• [What to do]: "common name: white-tailed antelope squirrel" appears in one line of the records below. Output that line and each one after it, exactly, through the last line.

• [Information supplied]:
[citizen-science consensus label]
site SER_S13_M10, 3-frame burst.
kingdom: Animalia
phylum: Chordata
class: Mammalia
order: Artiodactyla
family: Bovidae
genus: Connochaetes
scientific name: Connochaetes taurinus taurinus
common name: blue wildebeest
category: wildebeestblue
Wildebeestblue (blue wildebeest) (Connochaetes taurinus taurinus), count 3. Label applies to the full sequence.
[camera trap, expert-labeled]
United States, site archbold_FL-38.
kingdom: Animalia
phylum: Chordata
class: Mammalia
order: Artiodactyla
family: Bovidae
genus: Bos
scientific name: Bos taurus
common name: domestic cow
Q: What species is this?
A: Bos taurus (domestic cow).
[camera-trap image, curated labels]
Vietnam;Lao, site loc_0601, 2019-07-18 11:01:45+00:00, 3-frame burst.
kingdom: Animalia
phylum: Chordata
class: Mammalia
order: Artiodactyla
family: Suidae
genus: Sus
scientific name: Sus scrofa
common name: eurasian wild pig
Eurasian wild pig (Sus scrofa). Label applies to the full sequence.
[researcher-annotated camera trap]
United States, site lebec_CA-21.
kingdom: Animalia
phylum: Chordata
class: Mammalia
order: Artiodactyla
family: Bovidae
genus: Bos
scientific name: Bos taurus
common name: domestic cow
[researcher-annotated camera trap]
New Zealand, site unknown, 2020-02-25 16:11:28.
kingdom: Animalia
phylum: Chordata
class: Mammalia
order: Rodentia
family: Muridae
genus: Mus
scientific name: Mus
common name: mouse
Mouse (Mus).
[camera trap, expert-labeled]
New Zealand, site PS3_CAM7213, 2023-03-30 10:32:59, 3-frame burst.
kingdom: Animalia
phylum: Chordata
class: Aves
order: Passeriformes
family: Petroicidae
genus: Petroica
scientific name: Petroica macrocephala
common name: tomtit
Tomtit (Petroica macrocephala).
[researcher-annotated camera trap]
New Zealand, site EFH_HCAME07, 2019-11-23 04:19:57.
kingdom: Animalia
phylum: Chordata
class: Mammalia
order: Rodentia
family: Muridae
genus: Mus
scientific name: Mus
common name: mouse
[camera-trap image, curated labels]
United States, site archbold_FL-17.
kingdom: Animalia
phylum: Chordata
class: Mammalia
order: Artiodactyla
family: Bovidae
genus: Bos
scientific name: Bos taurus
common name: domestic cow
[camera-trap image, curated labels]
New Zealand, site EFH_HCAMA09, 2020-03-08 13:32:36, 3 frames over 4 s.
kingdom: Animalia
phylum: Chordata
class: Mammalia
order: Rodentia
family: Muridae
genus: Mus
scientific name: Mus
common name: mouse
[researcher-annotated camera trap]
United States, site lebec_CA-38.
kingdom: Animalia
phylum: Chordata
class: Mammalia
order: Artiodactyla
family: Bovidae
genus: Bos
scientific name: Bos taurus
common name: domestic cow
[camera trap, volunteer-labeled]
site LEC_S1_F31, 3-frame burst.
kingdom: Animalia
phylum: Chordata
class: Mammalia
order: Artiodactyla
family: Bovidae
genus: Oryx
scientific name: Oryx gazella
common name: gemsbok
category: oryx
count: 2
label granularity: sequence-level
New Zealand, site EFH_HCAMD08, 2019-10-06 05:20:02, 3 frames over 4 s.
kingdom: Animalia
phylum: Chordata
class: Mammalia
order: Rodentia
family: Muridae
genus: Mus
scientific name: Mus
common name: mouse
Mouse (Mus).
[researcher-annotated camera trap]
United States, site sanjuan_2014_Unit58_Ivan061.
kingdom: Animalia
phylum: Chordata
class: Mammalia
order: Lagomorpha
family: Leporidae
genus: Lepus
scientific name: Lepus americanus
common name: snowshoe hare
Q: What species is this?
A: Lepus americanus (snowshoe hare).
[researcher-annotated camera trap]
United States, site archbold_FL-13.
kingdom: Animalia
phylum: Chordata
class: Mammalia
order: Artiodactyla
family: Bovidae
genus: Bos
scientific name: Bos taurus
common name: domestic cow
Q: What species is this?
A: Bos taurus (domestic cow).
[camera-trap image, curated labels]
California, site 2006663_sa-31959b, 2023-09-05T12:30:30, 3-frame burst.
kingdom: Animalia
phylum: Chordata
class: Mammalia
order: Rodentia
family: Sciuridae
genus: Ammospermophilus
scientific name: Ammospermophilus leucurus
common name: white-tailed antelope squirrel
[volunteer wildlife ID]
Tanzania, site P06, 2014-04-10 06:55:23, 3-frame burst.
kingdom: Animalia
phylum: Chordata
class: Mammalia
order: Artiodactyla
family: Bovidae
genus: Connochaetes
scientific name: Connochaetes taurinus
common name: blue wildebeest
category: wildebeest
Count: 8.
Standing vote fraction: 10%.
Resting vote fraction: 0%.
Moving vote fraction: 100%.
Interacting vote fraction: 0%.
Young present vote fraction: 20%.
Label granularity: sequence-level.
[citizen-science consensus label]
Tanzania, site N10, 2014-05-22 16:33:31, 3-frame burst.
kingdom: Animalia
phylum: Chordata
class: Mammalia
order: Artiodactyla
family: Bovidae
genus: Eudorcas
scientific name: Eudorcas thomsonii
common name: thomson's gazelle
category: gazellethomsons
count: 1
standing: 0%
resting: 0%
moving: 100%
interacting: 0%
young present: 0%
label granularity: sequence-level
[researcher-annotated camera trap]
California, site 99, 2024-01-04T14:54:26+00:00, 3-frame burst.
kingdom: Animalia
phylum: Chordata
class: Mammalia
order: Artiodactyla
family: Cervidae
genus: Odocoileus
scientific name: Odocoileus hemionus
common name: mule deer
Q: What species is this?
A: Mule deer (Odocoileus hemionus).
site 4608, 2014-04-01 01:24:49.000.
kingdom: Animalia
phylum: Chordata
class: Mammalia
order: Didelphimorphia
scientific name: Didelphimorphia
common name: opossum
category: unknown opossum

• [Problem solution]:
common name: white-tailed antelope squirrel
[volunteer wildlife ID]
Tanzania, site P06, 2014-04-10 06:55:23, 3-frame burst.
kingdom: Animalia
phylum: Chordata
class: Mammalia
order: Artiodactyla
family: Bovidae
genus: Connochaetes
scientific name: Connochaetes taurinus
common name: blue wildebeest
category: wildebeest
Count: 8.
Standing vote fraction: 10%.
Resting vote fraction: 0%.
Moving vote fraction: 100%.
Interacting vote fraction: 0%.
Young present vote fraction: 20%.
Label granularity: sequence-level.
[citizen-science consensus label]
Tanzania, site N10, 2014-05-22 16:33:31, 3-frame burst.
kingdom: Animalia
phylum: Chordata
class: Mammalia
order: Artiodactyla
family: Bovidae
genus: Eudorcas
scientific name: Eudorcas thomsonii
common name: thomson's gazelle
category: gazellethomsons
count: 1
standing: 0%
resting: 0%
moving: 100%
interacting: 0%
young present: 0%
label granularity: sequence-level
[researcher-annotated camera trap]
California, site 99, 2024-01-04T14:54:26+00:00, 3-frame burst.
kingdom: Animalia
phylum: Chordata
class: Mammalia
order: Artiodactyla
family: Cervidae
genus: Odocoileus
scientific name: Odocoileus hemionus
common name: mule deer
Q: What species is this?
A: Mule deer (Odocoileus hemionus).
site 4608, 2014-04-01 01:24:49.000.
kingdom: Animalia
phylum: Chordata
class: Mammalia
order: Didelphimorphia
scientific name: Didelphimorphia
common name: opossum
category: unknown opossum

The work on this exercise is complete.